The flamenco classes that she did find were not of the same standard that she had practiced before, and she felt isolated as the only nonwhite person in her area.
She became depressed, but started going to therapy, which then led to her taking modern dance classes at Bryn Mawr — though “nothing filled [her] like flamenco.” She decided to start dancing flamenco with the only company nearby.
Eventually, she “got the courage” to start her own company, “with a very clear vision: all-female dance company” with “work that is about women, for women.”
Hevia y Vaca said that this was meant to make women “the protagonists of [their] own stories,” and challenge the role of sexual objects that women have at times been submitted to both in the world of flamenco and in the patriarchal societies outside of it.
“The only time I see women really calling the shots in the gypsy community is when they’re on stage [in flamenco],” said Hevia y Vaca.
In her vision of an all-female flamenco company, Hevia y Vaca wanted to amplify that role of the bailaora.
“We’re warrior-like.

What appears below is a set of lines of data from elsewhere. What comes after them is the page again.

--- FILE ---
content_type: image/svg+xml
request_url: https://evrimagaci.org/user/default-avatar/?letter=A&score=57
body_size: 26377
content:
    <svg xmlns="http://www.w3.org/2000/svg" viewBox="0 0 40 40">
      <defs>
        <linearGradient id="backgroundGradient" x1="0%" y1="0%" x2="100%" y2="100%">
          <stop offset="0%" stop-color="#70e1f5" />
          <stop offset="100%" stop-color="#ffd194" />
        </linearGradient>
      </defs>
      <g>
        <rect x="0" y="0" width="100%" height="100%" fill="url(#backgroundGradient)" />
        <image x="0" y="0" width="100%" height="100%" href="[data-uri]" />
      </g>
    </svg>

That is a visual that stays with people. It’s just a tiny little pebble, but it’s still a tiny little ripple that you can make,” she said.
Hevia y Vaca, who has also taught at nearby universities, including Drexel University, Temple University, and Bryn Mawr College, said that in her classes she seeks to transmit and cultivate the same type of healing process through the art form that she has experienced.
“People come here because it helps them...It is a helpful thing to feel sad and you know dance sadly, think about all the sad things you’re feeling, it’s cathartic, and empowering,” the artist said.
And according to the artist, the stance alone is enough to jolt a student awake. While acting out the straight back, extended neck, and poised arms, Hevia y Vaca acknowledged that it’s a position that is not dissimilar to ballet but with a twist.
“In flamenco, it’s defiance…[screw] you, kind of thing,” Hevia y Vaca said.
Pasión y Arte will be performing this Friday, April 19, at the Fleisher Art Memorial at 8 p.m. for a production entitled, “The Voices of Women in Flamenco,” presented by Artsti. The performance will feature a traditional tablao dance, as well as a contemporary performance in the gallery. Tickets are $30.